Com base nesses dados, Conab e Dieese estimam que o salário mínimo necessário para garantir a manutenção de uma família de quatro pessoas deveria ser de R$ 8.110,92 — cerca de cinco vezes o piso nacional atual de R$ 1.621.
O valor supera não apenas o mínimo vigente, mas também o rendimento médio nacional apurado pela última Pnad Contínua (Pesquisa Nacional por Amostra de Domicílios Contínua) do IBGE (Instituto Brasileiro de Geografia e Estatística).
Segundo a pesquisa, o rendimento médio dos brasileiros ocupados com 14 anos ou mais é de R$ 3.726. Ou seja, o trabalhador recebe, em média, quase R$ 4,4 mil a menos do que o salário mínimo considerado necessário pelas duas instituições.
Em junho de 2026, São Paulo registrou a cesta básica mais cara entre as capitais brasileiras: o valor médio chegou a R$ 965,47, alta de 9,37% em 12 meses. Desse modo, na capital paulista, a cesta básica consome 64,39% do salário mínimo líquido, exigindo 131 horas e 2 minutos de trabalho para sua compra.
Apesar disso, SP não apresentou a maior alta percentual do período. Capital do Mato Grosso, Cuiabá lidera com aumento de 14,71% nos últimos 12 meses.
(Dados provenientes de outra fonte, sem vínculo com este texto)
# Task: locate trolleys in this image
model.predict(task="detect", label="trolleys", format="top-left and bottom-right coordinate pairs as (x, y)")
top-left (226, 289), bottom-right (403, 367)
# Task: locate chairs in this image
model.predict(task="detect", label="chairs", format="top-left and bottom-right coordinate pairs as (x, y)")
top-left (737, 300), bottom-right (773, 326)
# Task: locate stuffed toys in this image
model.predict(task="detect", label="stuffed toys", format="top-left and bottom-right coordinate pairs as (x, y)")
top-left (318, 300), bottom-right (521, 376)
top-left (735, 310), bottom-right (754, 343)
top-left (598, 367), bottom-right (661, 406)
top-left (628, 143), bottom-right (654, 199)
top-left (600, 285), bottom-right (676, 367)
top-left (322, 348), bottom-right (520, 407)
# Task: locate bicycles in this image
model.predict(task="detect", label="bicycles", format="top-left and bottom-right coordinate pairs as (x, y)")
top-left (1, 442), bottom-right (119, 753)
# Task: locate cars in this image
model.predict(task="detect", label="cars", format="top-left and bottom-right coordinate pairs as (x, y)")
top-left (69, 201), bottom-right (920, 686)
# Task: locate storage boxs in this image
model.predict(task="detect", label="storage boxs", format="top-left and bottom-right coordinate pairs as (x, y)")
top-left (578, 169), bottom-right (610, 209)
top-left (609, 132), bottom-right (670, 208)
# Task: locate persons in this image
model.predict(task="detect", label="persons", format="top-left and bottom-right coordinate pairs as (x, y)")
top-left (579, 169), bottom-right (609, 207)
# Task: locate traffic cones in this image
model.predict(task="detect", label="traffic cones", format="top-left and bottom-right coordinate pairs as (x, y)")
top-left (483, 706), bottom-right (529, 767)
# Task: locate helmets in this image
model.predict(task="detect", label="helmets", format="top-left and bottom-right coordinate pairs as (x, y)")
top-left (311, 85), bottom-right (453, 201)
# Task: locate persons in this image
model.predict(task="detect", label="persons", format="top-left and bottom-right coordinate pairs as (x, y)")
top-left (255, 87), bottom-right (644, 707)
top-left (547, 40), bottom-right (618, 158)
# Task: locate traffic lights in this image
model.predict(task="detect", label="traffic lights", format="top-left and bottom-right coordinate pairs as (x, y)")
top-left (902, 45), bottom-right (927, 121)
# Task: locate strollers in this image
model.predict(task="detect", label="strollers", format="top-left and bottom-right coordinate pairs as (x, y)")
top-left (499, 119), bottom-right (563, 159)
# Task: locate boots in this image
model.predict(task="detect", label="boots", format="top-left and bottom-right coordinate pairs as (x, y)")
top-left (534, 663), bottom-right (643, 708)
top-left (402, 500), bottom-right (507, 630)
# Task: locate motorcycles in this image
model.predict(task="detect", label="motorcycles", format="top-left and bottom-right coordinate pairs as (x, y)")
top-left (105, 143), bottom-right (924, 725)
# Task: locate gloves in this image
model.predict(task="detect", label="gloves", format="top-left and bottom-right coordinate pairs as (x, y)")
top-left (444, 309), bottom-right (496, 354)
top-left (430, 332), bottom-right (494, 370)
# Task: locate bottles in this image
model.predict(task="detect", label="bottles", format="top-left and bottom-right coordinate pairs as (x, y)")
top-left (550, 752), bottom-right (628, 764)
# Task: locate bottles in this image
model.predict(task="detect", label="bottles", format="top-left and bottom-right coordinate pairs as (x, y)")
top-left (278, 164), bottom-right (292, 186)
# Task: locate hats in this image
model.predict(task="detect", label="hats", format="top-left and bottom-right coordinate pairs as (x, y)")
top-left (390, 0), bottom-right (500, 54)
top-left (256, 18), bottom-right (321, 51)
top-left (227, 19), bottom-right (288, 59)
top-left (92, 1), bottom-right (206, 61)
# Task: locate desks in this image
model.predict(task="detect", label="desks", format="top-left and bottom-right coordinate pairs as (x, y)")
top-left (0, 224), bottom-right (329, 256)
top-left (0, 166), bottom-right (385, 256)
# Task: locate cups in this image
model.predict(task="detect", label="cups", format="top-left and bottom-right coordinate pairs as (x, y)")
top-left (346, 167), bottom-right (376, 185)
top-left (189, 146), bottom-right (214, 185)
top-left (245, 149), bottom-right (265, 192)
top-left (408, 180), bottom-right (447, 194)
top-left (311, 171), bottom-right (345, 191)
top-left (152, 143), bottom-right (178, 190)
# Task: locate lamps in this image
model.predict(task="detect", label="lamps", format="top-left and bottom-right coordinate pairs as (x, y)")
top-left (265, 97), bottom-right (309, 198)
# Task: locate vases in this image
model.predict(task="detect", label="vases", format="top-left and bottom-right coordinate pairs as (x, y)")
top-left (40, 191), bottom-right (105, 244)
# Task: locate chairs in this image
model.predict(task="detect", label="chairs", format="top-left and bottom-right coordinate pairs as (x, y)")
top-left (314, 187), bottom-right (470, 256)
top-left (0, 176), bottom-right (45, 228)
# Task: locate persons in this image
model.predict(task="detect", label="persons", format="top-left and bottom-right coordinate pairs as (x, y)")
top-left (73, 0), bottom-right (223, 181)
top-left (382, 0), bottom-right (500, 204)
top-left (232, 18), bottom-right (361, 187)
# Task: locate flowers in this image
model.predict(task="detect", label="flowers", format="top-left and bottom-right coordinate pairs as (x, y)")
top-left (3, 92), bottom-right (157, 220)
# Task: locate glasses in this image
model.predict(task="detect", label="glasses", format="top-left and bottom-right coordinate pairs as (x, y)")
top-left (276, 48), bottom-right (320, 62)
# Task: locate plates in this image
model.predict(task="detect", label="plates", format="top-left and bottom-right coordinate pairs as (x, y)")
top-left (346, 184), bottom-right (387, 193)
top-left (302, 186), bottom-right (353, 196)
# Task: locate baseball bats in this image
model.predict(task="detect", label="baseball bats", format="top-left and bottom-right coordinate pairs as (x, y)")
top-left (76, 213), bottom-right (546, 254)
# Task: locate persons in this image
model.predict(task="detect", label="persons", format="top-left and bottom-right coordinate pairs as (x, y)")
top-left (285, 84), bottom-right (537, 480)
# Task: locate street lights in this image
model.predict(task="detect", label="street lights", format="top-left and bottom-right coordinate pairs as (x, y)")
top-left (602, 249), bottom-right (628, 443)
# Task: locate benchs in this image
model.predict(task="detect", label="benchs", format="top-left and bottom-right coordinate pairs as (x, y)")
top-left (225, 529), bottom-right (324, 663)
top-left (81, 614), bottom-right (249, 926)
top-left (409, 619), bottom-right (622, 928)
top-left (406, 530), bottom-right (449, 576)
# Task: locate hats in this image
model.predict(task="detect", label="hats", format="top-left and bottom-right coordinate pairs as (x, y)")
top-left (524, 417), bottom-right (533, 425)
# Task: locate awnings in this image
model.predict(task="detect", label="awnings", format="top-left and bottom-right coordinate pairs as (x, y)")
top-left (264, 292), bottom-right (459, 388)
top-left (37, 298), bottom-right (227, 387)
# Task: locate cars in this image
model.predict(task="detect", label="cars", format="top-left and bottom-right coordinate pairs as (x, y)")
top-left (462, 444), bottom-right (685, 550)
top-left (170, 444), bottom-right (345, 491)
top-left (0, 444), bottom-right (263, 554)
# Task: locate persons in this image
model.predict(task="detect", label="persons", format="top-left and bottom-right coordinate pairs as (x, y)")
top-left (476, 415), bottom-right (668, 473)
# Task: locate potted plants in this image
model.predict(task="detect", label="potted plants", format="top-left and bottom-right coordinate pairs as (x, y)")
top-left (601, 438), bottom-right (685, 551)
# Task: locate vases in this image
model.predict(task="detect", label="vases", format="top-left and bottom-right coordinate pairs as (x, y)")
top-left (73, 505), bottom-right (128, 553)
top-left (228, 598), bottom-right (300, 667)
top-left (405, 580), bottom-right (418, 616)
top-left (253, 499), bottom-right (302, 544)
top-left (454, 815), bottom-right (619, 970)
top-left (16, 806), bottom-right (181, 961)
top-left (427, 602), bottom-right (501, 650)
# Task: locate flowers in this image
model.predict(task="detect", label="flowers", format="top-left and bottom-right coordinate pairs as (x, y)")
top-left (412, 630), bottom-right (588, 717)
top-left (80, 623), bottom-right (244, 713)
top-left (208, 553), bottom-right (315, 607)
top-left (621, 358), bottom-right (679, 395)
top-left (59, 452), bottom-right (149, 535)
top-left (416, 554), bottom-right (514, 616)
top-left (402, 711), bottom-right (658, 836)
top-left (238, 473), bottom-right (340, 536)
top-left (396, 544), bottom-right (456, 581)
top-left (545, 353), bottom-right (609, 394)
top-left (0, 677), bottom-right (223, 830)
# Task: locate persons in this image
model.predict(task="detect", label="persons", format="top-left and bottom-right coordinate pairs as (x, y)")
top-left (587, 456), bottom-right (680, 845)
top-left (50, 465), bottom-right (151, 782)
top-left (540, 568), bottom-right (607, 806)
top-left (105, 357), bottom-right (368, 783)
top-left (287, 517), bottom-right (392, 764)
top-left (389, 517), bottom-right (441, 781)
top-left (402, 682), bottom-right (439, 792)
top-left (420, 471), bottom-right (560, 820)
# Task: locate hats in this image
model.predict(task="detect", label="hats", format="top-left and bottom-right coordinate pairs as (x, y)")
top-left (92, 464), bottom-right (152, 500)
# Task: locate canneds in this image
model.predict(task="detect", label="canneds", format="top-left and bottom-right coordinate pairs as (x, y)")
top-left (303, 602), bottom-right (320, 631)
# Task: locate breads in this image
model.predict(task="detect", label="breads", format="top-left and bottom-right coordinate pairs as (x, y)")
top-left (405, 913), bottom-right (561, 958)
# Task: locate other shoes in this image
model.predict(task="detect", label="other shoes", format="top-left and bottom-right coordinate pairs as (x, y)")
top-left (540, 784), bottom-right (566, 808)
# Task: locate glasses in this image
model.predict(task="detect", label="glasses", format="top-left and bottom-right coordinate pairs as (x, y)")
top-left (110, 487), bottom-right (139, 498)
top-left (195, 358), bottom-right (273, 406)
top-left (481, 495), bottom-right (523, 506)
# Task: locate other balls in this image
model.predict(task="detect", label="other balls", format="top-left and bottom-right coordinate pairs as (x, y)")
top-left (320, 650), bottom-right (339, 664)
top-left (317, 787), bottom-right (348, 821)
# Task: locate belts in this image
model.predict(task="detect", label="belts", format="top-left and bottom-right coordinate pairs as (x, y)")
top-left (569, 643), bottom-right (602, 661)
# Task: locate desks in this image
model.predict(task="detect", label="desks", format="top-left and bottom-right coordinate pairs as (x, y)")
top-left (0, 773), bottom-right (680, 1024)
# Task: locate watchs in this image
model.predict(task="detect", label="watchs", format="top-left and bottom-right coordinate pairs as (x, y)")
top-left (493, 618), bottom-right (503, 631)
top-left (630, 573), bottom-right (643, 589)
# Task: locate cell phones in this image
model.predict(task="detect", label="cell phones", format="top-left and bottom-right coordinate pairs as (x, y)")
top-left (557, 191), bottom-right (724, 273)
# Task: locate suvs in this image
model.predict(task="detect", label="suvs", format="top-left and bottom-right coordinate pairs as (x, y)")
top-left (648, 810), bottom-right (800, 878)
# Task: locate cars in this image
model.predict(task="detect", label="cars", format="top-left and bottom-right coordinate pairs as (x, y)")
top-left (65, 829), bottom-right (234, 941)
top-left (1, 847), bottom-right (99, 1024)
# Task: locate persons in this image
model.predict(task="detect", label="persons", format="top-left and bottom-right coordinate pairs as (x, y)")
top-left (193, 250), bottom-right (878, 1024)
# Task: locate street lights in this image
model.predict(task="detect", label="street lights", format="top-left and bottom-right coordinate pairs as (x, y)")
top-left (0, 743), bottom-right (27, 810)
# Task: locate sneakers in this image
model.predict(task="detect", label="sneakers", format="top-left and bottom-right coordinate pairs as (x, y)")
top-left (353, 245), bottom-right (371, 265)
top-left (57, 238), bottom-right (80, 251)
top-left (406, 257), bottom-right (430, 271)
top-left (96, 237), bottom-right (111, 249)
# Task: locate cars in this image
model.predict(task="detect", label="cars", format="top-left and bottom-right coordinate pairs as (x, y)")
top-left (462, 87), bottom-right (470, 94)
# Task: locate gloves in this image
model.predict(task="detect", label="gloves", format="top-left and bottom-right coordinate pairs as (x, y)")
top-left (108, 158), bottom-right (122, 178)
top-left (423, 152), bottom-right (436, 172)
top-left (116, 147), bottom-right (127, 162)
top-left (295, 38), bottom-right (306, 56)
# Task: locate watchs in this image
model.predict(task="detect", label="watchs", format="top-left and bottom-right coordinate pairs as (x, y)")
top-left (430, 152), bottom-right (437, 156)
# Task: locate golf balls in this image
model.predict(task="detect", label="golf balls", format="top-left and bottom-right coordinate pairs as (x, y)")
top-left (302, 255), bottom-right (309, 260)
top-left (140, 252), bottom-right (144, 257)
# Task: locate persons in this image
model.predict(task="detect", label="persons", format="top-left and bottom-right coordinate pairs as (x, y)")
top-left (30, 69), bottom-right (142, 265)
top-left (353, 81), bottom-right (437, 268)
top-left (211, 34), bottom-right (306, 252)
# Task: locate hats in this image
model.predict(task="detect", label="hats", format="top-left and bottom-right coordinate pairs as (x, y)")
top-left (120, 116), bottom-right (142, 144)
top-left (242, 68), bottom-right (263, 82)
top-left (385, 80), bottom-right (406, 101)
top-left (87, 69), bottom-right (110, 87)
A cesta básica no município passou a custar R$ 937,93, valor R$ 27,54 inferior ao registrado da maior metrópole da América Latina.
Na outra ponta, São Luís, no Maranhão, foi a única capital a registrar queda no preço da cesta básica no período, com recuo de 0,09%. O custo médio ficou em R$ 654,73.
Já Aracaju, capital de Sergipe, manteve a cesta básica mais barata do país, apesar da alta de 13,12% em 12 meses. O conjunto de alimentos passou a custar R$ 630,40, quase R$ 335 a menos do que em São Paulo.
Na capital sergipana, são necessárias 85 horas e 34 minutos de trabalho para adquirir a cesta básica — cerca de 45 horas e meia a menos do que em São Paulo, o equivalente a quase dois dias de jornada de trabalho.
Ranking de horas trabalhadas para adquirir a cesta básica
Na relação mês a mês, de maio a junho, o preço pago pelo conjunto dos alimentos básicos diminuiu em 10 capitais brasileiras e aumentou em outras 17.
Segundo a análise, os aumentos mais importantes ocorreram em Boa Vista (3,28%), Palmas (3,01%), Rio Branco (2,2%) e Porto Alegre (2,18%). Já entre as quedas, das 10 capitais em que foram verificadas, 7 delas ficam na região Nordeste.